■ TASK:
Pull out each line of the records that contains the word "years" and copy those lines in full.

======== RECORDS SHOWN ========

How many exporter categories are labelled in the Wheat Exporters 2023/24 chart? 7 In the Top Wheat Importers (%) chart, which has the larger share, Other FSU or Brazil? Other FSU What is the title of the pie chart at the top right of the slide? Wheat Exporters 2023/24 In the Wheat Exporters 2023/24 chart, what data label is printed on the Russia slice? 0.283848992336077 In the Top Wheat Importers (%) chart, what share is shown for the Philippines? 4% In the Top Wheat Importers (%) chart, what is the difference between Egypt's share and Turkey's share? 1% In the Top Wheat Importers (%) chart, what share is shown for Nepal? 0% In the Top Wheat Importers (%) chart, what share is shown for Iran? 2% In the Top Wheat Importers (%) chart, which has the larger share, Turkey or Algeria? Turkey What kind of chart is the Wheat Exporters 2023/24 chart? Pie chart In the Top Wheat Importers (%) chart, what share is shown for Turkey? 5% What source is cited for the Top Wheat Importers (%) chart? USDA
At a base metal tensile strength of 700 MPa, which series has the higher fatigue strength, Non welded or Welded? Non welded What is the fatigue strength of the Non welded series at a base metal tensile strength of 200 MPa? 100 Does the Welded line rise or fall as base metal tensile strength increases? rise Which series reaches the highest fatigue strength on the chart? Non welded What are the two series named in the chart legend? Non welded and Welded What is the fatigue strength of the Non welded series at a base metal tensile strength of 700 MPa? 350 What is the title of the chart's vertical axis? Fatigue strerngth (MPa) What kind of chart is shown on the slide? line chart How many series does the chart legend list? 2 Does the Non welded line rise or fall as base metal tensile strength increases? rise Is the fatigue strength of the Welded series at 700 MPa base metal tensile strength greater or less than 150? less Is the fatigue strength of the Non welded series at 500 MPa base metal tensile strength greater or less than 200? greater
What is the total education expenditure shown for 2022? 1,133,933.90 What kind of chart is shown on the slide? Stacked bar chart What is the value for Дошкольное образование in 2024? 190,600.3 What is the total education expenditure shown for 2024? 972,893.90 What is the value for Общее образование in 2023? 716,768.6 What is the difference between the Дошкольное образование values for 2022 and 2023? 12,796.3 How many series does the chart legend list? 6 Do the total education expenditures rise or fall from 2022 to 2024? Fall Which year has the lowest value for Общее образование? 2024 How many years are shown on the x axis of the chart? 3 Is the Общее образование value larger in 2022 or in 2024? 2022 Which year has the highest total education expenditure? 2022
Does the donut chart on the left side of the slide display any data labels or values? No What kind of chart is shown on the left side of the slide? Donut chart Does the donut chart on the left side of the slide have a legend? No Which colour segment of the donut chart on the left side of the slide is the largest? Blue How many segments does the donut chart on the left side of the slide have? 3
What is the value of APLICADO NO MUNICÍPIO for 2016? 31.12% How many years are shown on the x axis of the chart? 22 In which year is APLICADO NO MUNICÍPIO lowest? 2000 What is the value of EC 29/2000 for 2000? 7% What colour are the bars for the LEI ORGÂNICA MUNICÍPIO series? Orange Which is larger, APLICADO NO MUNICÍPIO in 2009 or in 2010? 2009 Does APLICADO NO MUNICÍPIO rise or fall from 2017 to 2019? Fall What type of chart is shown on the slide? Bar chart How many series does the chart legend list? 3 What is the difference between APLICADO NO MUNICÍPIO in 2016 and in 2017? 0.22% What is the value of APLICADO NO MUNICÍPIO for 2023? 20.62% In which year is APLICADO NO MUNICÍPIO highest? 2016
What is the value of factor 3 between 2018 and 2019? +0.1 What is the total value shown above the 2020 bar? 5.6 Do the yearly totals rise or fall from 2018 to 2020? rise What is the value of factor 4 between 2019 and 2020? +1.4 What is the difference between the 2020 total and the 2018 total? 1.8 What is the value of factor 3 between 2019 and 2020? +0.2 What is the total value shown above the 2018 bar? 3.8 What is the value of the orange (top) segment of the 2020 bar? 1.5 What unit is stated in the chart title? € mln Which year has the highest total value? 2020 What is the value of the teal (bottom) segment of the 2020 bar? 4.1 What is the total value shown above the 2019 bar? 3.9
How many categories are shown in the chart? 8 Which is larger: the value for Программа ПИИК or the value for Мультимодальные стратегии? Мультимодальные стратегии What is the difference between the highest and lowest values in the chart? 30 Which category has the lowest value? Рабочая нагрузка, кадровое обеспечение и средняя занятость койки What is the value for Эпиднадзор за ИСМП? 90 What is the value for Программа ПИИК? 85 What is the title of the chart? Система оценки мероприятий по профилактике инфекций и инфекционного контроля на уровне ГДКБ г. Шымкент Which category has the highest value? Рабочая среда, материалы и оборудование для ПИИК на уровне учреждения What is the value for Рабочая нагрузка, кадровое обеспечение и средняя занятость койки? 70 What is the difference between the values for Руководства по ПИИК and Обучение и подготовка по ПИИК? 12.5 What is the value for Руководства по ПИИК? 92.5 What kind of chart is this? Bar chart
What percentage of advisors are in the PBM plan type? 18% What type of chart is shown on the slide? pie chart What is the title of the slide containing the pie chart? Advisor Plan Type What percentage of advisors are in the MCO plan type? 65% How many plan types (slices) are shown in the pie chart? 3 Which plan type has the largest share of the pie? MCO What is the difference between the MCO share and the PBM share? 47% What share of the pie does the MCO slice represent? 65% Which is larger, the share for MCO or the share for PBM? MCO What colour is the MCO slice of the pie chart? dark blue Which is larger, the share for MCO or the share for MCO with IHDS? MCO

========

■ RESPONSE TO THE EXERCISE:
What is the total education expenditure shown for 2022? 1,133,933.90 What kind of chart is shown on the slide? Stacked bar chart What is the value for Дошкольное образование in 2024? 190,600.3 What is the total education expenditure shown for 2024? 972,893.90 What is the value for Общее образование in 2023? 716,768.6 What is the difference between the Дошкольное образование values for 2022 and 2023? 12,796.3 How many series does the chart legend list? 6 Do the total education expenditures rise or fall from 2022 to 2024? Fall Which year has the lowest value for Общее образование? 2024 How many years are shown on the x axis of the chart? 3 Is the Общее образование value larger in 2022 or in 2024? 2022 Which year has the highest total education expenditure? 2022
What is the value of APLICADO NO MUNICÍPIO for 2016? 31.12% How many years are shown on the x axis of the chart? 22 In which year is APLICADO NO MUNICÍPIO lowest? 2000 What is the value of EC 29/2000 for 2000? 7% What colour are the bars for the LEI ORGÂNICA MUNICÍPIO series? Orange Which is larger, APLICADO NO MUNICÍPIO in 2009 or in 2010? 2009 Does APLICADO NO MUNICÍPIO rise or fall from 2017 to 2019? Fall What type of chart is shown on the slide? Bar chart How many series does the chart legend list? 3 What is the difference between APLICADO NO MUNICÍPIO in 2016 and in 2017? 0.22% What is the value of APLICADO NO MUNICÍPIO for 2023? 20.62% In which year is APLICADO NO MUNICÍPIO highest? 2016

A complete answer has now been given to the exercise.